Kontroverse um Sperrbezirksverordnung in München: Reformvorschläge der Linkspartei

Nach einer Anhörung im Landtag 2022 und einem Stadtrats-Hearing vor einigen Wochen unternimmt die Fraktion von Linken und Die Partei jetzt einen neuen Vorstoß, den riesigen Sperrbezirk zu schrumpfen. Stadträtin Marie Burneleit (Die Partei) fordert in einem Antrag, dass das Kreisverwaltungsreferat Reformvorschläge für einzelne Zonen oder Gebiete macht. Es geht ihr dabei einerseits darum, dass in München die Einwohnerzahl wächst, immer neue Wohngebiete dazukommen – aber die Zonen, in denen Sexarbeit erlaubt ist, nicht größer werden. "Dieses Ungleichgewicht", meint sie, "erschwert die legale Ausübung und drängt Sexarbeit in die Illegalität." Es mache außerdem Kontrollen – "auch zum Schutz der Prostituierten – sehr schwer".

Ungerecht sei die Sperrgebietsverordnung aber vor allem gegenüber hilfe- und pflegebedürftigen Menschen. "Ihnen wird so das Recht auf Respektierung ihrer Lebensweise und Sexualität genommen. Alle Menschen haben Recht auf Intimität und Nähe." Ein Ansatz wäre aus ihrer Sicht, die einzelnen Einrichtungen aus der Sperrbezirksverordnung herauszunehmen. "Dann könnte Sexualassistenz, Sexualbegleitung oder klassische Sexarbeit für die Bewohnerinnen und Bewohner ohne Angst vor Bestrafung möglich sein."

Marie Burneleit (Die Partei) will den Sperrbezirk schrumpfen.
Marie Burneleit (Die Partei) will den Sperrbezirk schrumpfen. © Sigi Müller

Sexarbeit in München: Kein Zugang zu Altenheimen und Behinderteneinrichtungen

Schützenhilfe bekommt Marie Burneleit von Münchens Behindertenbeauftragtem Oswald Utz: "Das ist eine hervorragende Idee", sagt er auf AZ-Nachfrage. "Es kann ja nicht angehen, dass man mit dem Einzug in eine Einrichtung seine Sexualität abgeben muss." Betroffene, Angehörige und auch Heim-Mitarbeiter kämen regelmäßig mit dem Tabuthema in Beratungsstunden. "Alle wissen, dass es in den Einrichtungen stattfindet", sagt Utz, "es wäre schön, wenn wir das nicht mehr totschweigen müssten."

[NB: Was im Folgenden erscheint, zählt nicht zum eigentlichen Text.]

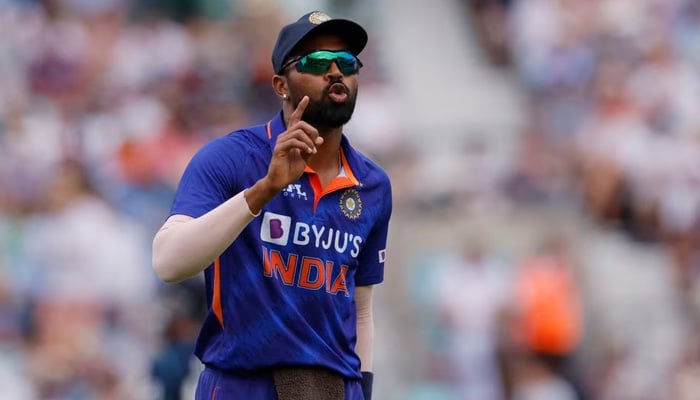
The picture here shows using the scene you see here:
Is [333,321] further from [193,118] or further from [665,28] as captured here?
[665,28]

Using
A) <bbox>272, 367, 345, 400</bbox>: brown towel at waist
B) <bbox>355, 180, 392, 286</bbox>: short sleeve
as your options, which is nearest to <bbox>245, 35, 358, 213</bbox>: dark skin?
<bbox>355, 180, 392, 286</bbox>: short sleeve

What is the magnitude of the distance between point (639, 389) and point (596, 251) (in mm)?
1758

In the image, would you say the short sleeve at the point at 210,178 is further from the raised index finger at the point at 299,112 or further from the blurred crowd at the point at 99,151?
the blurred crowd at the point at 99,151

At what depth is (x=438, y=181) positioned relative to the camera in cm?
1480

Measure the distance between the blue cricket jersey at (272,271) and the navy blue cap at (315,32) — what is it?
1.01ft

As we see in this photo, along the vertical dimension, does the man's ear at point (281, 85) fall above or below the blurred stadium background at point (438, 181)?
above

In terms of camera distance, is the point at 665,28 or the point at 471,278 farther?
the point at 665,28

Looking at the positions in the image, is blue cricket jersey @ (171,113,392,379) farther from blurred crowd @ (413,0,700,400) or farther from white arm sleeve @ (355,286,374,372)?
blurred crowd @ (413,0,700,400)

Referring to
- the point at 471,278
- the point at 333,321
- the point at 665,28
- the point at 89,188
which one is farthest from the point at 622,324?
the point at 333,321

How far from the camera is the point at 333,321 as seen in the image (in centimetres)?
565

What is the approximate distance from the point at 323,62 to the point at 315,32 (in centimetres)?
11

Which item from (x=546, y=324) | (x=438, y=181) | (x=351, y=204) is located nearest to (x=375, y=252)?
(x=351, y=204)

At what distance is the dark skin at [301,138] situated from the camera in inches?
199

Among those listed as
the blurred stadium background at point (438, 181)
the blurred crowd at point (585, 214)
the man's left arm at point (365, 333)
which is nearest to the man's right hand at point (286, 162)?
the man's left arm at point (365, 333)
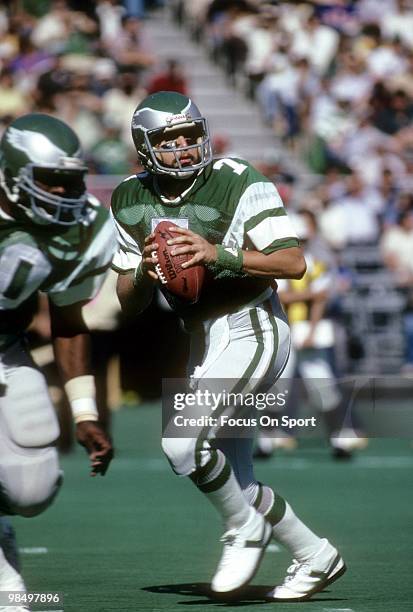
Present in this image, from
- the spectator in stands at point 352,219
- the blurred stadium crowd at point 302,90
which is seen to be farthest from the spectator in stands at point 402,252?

Auch Renate Binder, die neue Chefin der städtischen Münchenstift-Alten- und Pflegeheime, plädiert dafür, dass sexuelle Dienstleistungen in den Häusern möglich werden. "Uns ist aber auch wichtig", sagt sie, "dass alle Bewohnerinnen und Bewohner sich sicher fühlen. Das bedeutet, dass beispielsweise nur angemeldete Sexarbeiterinnen Zutritt in unsere Häuser bekommen würden."

Für die Ausgestaltung der Verordnung ist die Regierung von Oberbayern zuständig – die Stadt kann aber eine Empfehlung abgeben. "Ich hoffe, dass wir als Stadtrat eine gemeinsame Haltung finden, damit das Thema vorankommt", sagt Marie Burneleit.